Öte yandan, 21.2.1967 günlü ve 832 sayılı Sayıştay Kanununun geçici 8.maddesinde 1961 Anayasasının 116.maddesinde yer alan İl Özel İdareleriyle Belediyelerin mali işlemlerinin denetlenmesine dair yasa yürürlü ğe girinceye kadar 2514 sayılı Yasa ile bu Yasaya ek yasaların İl Özel idareleriyle belediyelere ait hükümlerinin yürürlükte kalacağı belirtilmiştir. 1961 Anayasasının “Mahalli İdarelerin… maliye ve kolluk işleri… kanunla düzenlenir.” biçimindeki hükmü 1982 Anayasasında da aynen yenilenmiş, ancak, söz konusu yasa henüz çıkarılmamıştır. Bu nedenle de mahalli idarelerin mali işlemlerinin denetlenmesi Sayıştayca
yapılmaya devam olunacaktır.
2514 sayılı Yasanın 68.maddesinde belediyelerin muhasip hesaplarının birinci derecede belediye encümeni ve meclisince, ikinci derecede ise Sayıştay;ca denetleneceği, tasdik tarihinden itibaren belediye meclislerinin bir ay içinde verecekleri karar suretiyle o yılkı bütçelerinin ve hesaplarının Sayıştay; gönderileceği, Sayıştayca verilecek karara göre alakadarlar hakkında işlem yapılacağı hükmü yer aldığına göre Belediyeye bağlı bir hizmet birimi olan işletme ve müesseselerin muhasip hesaplarıyla kati hesaplarının birinci derecede belediye encümenleri ve meclislerince denetlenmesi, ikinci derecede denetlemenin ise Sayıştay’ca yapılması zorunlu bulunmaktadır.
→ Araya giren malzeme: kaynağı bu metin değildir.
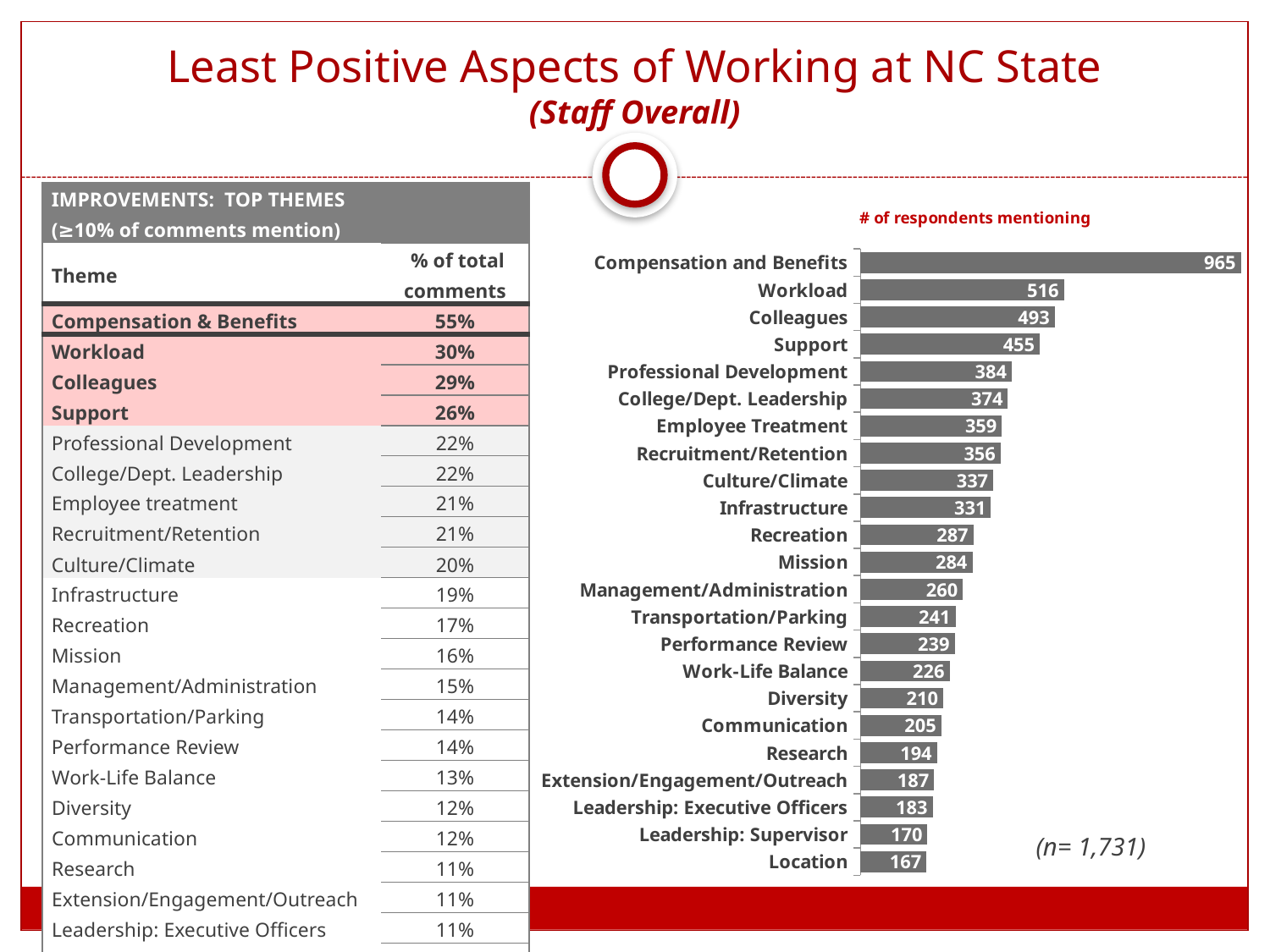
Which category has the lowest number of respondents mentioning it? Location Which has more respondents mentioning it, Professional Development or Infrastructure? Professional Development What kind of chart is shown on the slide? bar chart What is the label shown above the bar chart describing what the bars measure? # of respondents mentioning How many respondents mentioned Leadership: Supervisor? 170 Which has more respondents mentioning it, Recreation or Diversity? Recreation What is the difference between the number of respondents mentioning Compensation and Benefits and the number mentioning Support? 510 How many respondents mentioned Compensation and Benefits? 965 How many respondents mentioned Culture/Climate? 337 Which category has the highest number of respondents mentioning it? Compensation and Benefits How many categories are plotted in the bar chart? 23 What is the difference between the number of respondents mentioning Workload and the number mentioning Colleagues? 23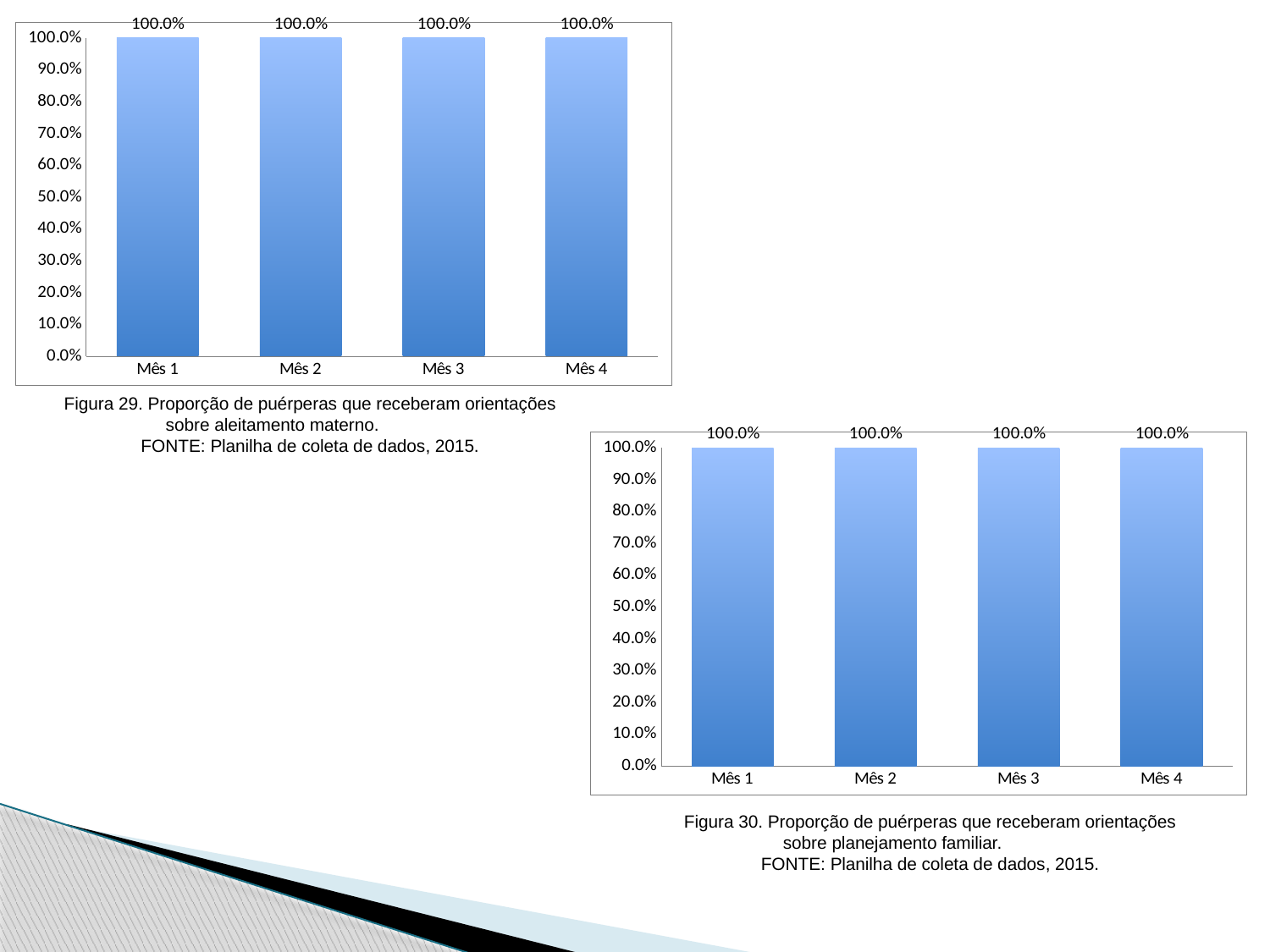
How many bars are plotted in the Figura 30 chart (bottom right)? 4 What kind of chart is the Figura 29 chart (top left)? Bar chart In the Figura 30 chart (bottom right), what is the value for Mês 3? 100.0% In the Figura 29 chart (top left), do the values rise, fall or stay the same from Mês 1 to Mês 4? Stay the same How many categories are shown on the x axis of the Figura 29 chart (top left)? 4 What is the caption title of the chart at the bottom right of the slide? Figura 30. Proporção de puérperas que receberam orientações sobre planejamento familiar. In the Figura 30 chart (bottom right), is the value for Mês 1 greater or less than 50.0%? greater What is the difference between the values for Mês 1 and Mês 4 in the Figura 30 chart (bottom right)? 0.0% In the Figura 30 chart (bottom right), what is the value for Mês 2? 100.0% What source is cited below the Figura 29 chart (top left)? Planilha de coleta de dados, 2015 In the Figura 29 chart (top left), what is the value for Mês 4? 100.0% In the Figura 29 chart (top left), what is the value for Mês 1? 100.0%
Bu itibarla, yılları, kesin hesapları Belediye Meclisince incelendiğine, bu hesapları ikinci derecede inceleyerek sorumlular hakkında karar verme yetkisi de Sayıştay’a ait bulunduğuna göre, Belediye Meclisince incelenip karara bağlanan kesin hesaplara ilişkin olarak sonradan oluşan uyuşmazlıkların çözümü de Sayıştayın yetkisindedir.
Nitekim, Danıştay Genel Kurulunun 25.4.1957 günlü ve E: 191957/1080, K: 1957/758 sayılı, 30.9.1957 günlü ve E: 1957/2116, K: 1957/891 sayılı kararlarıyla Danıştay Dava Daireleri Kurulunun 8.4.1966 gün ve E: 1961/107, K: 1966/402 sayılı ve 22.11.1968 gün ve E: 1968/332, K:1968/761 sayılı, İdari İşler Kurulunun 23.6.1988 günlü ve E:1988/71, K: 1988/97 sayılı kararları da bu doğrultuda bulunmaktadır.
Yukarıda belirtilen nedenlerle, mahalli idarelerce kurulan ve ayrı tüzel kişiliği bulunmayan işletme ve müesseselerin mali denetimlerinin Sayıştayca yapılması gerektiği mütalaa kılındı.